Desperately seeking user models in information retrieval systems : benefits and limits of cognitivist and marketing approaches

Rosalba Palermiti and Yolla POLITY

Groupe RI3 (Recherche Intelligente et Interactive de l'Information)
Université Pierre Mendès France
IUT2 de Grenoble, Département Information-Communication
Rosalba.Palermiti@iut2.upmf-grenoble.fr
Yolla.Polity@iut2.upmf-grenoble.fr

 


Cet article a été publié en 1995 dans la revue anglaise The new review of information and library research, vol 1, 1995, p.57-65.

 

 Abstract

Benefits and limits are examined in this comparison of two different approaches to the study of users of information retrieval systems. The cognitivist point of view relies on the concept of "user modelling" for man-machine communication and the marketing point of view tends to enlarge the range of information products and services. Suggestions are made to go beyond the problem of accessibility and to focus on the analysis of the social and professionnal practices in which information retrieval tasks are embedded.

 

 

In recent years new technological developments have continually increased the range of information products available on the market. The first automated information systems were conceived in the fifties under a policy aimed at a more efficient organization of scientific and technical information. Adopted by the private sector in the seventies, information systems spread to all fields of knowledge and cultural institutions, whereas they were at first only intended for a public comprised of academic, scientific and military experts. Information became the "gray oil", the new raw material of the eighties (BOURE and DARREON (1)) , forecasting the coming of a new society where information plays a vital and forceful role, particularly for business "insiders". In similar fashion, microcomputer science initiated the era in which greater volumes of information were made available to a variety of users, especially the mass market. The persisting myth of the democratization of information available to all was born at this time.

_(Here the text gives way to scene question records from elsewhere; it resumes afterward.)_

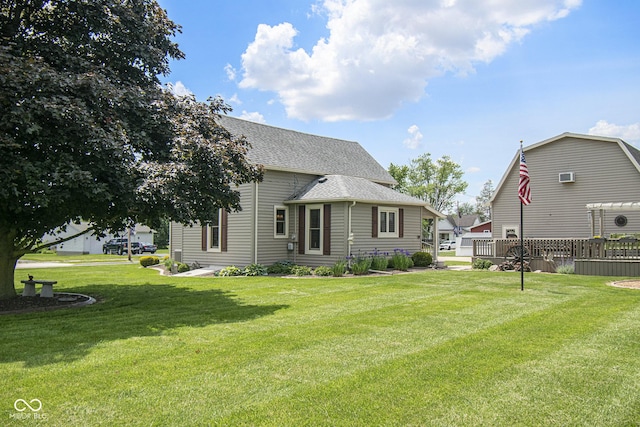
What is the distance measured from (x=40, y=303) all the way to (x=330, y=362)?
7681 mm

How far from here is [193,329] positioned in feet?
23.2

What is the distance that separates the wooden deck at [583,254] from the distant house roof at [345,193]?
4.21 metres

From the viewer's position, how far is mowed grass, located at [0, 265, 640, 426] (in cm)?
378

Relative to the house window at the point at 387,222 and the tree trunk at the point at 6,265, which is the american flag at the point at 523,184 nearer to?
the house window at the point at 387,222

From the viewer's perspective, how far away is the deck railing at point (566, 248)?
1538 cm

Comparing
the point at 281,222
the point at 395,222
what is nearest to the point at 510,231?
the point at 395,222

Reality, however, has not come up to expectations, since users are still too often simply potential. Several possible reasons can be found for this lack of interest in information retrieval systems on the part of those seeking information: poor knowledge of hardware, user-unfriendly interfaces, difficulties in formulating queries, little knowledge of requests and practices, etc. In order to provide users with more suitable information products it therefore seems vital to study them more thoroughly, to find out their needs, to characterize their groups, to uncover their difficulties and errors.

Two differing approaches to the users of information systems reflect the interests of the research community: the cognitivist point of view, basically psychological, which tries to perfect man-machine interfaces by using the "user model" concept and the marketing point of view, basically entreprenurial and commercial. The latter has gradually encroached upon cultural institutions and for the information field is expressed by a wider range of products offered.

1. The cognitivist approach

Until the eighties, information retrieval systems required the user to master a vast amount of heterogeneous knowledge: command languages for requesting, displaying or printing, Boolean logic for developing a research strategy based on multicriteria, database structuring, documentary languages and indexing terminology. Only the specialists, information officers and librarians, could, sometimes reluctantly, acquire proper training. Driven by the need to broaden their market, information system designers pursued their efforts to render these systems more accessible to the end users ( cf POLITY (2)). Early improvements were inspired by interface ergonomics and cognitive psychology, which conceived and suggested the integration of the "user model" into man-machine interface designs.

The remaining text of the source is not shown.